• _Dokumen sumber_:

———

Sementara itu, orang tua di rumah lebih sering memutar video animasi luar negeri ketimbang memperkenalkan lagu 'Ibu Kita Kartini' atau 'Syukur'.

Lalu, siapa yang patut disalahkan? Tidak ada. Tapi semua harus bertanggung jawab. Karena membentuk karakter anak-anak bukan hanya tugas guru atau pemerintah, tapi tugas bersama seluruh bangsa.

Momentum Hari Anak Nasional tahun ini menjadi refleksi penting: sudah sejauh mana masyarakat menanamkan cinta tanah air lewat cara yang sederhana namun bermakna, seperti menyanyikan lagu nasional bersama anak-anak, Kita terlalu sibuk menyiapkan anak menjadi cerdas, namun lupa menyiapkan mereka menjadi manusia yang mencintai bangsanya.

Kita juga harus melihat lebih dalam bahwa permasalahan ini bukan hanya tentang lagu, tapi tentang budaya yang perlahan ditinggalkan.

Jika lagu-lagu nasional tidak lagi terdengar, bagaimana dengan cerita rakyat, permainan tradisional, atau seni daerah? Semua itu bagian dari jati diri yang bisa hilang dalam satu generasi jika tidak dijaga.

———

• _Bahan yang terkumpul_:
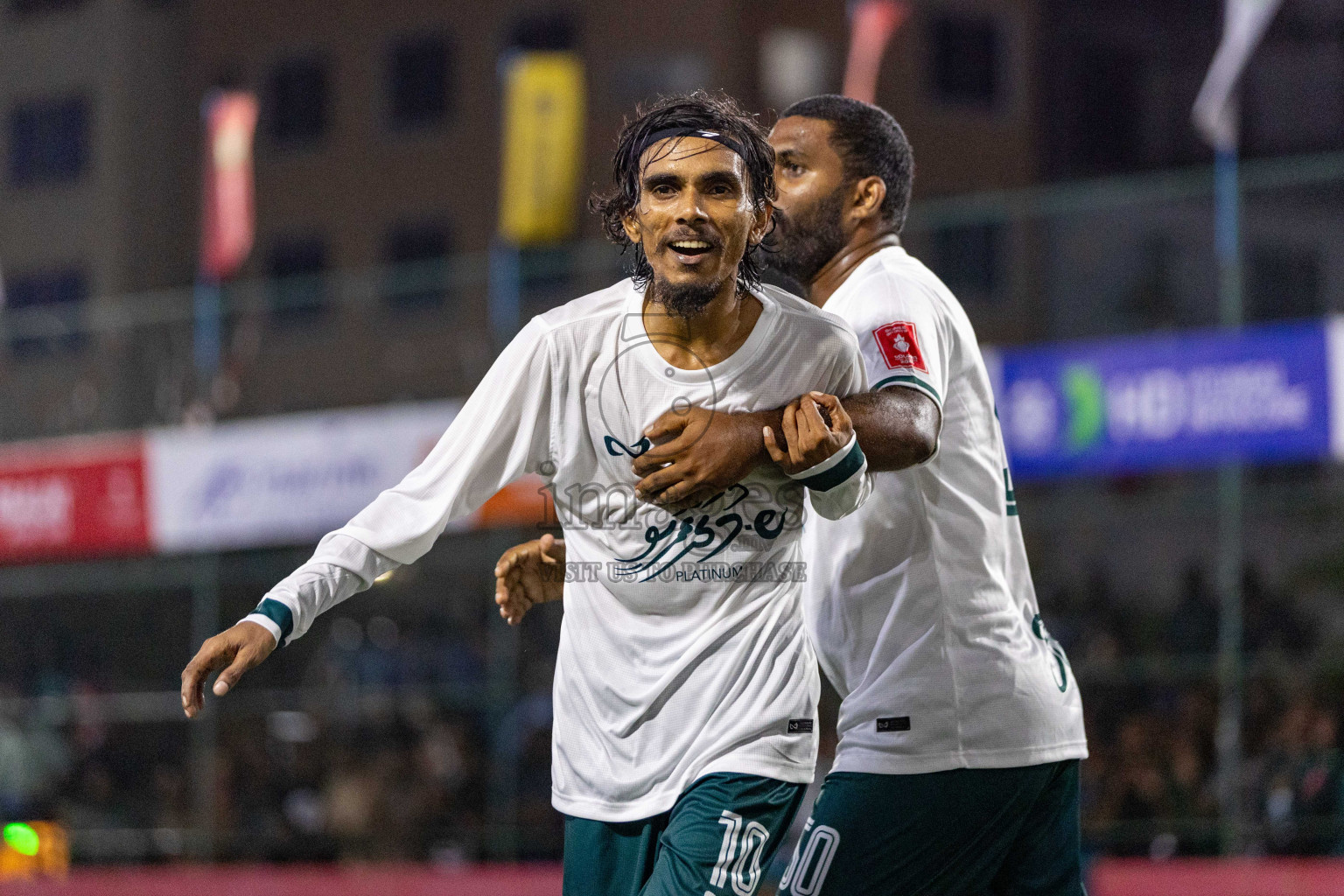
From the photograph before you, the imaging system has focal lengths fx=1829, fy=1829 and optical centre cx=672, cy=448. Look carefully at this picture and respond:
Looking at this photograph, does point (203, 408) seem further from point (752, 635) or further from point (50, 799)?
point (752, 635)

———

• _Tugas yang diberikan_: Menurut dokumen sumber, membentuk karakter anak-anak merupakan tugas siapa?

• _Hasil tugas ini_: Tugas bersama seluruh bangsa, bukan hanya tugas guru atau pemerintah.